More than pounds 300m was wiped off BAe's stock market value after news of the pounds 129m first-half loss. Its shares slumped 86p to a close of 113p as analysts questioned whether the company, which has a pounds 10bn turnover, could retain its independence.
GEC, one of BAe's biggest suppliers of military hardware, was thought to be watching developments closely. But John Cahill, BAe's chairman, said it had not received any approaches. Asked whether Lord Weinstock might attempt a bid or merger, he said: 'That's his option.'
Any break-up of BAe could throw into question the future of Rover, the European Fighter Aircraft programme and Britain's pounds 20bn Al Yamamah arms-for-oil deal with Saudi Arabia.

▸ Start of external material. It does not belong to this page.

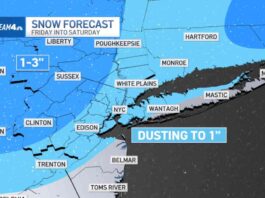 nyc-weather-forecast-potential-first-snowfall-of-the-season-by-saturday-morning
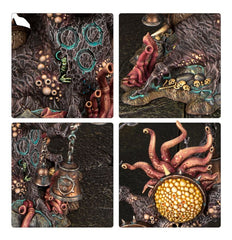 Warhammer Age of Sigmar: Feculent Gnarlmaw | Odin's Place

The pounds 1bn rationalisation of BAe's regional aircraft division, which makes the 146, the Advanced Turbo Prop and the Jetstream, will involve closing its Hatfield plant in Hertfordshire with 2,000 job losses, 1,000 redundancies at two plants in Manchester and the transfer of turboprop production to Prestwick, in Scotland.
BAe also announced an outline agreement with the Taiwan Aerospace Corporation on a joint venture to build its next 146 regional jet. This will mean some aircraft assembly switching to Taiwan.
Dick Evans, BAe's chief executive, said that without the Taiwan deal, job losses would have been considerably higher.
But there was dismay in Hatfield, which is faced with the closure of its biggest employer after almost 60 years of aircraft building. John Weakley, of the Amalgamated Engineering and Electrical Union, said the news was a 'total disaster for Hatfield' and predicted a further 3,000 service industry job losses. John Cunningham, Hatfield's chief test pilot for 33 years, said it was an 'an absolute tragedy'.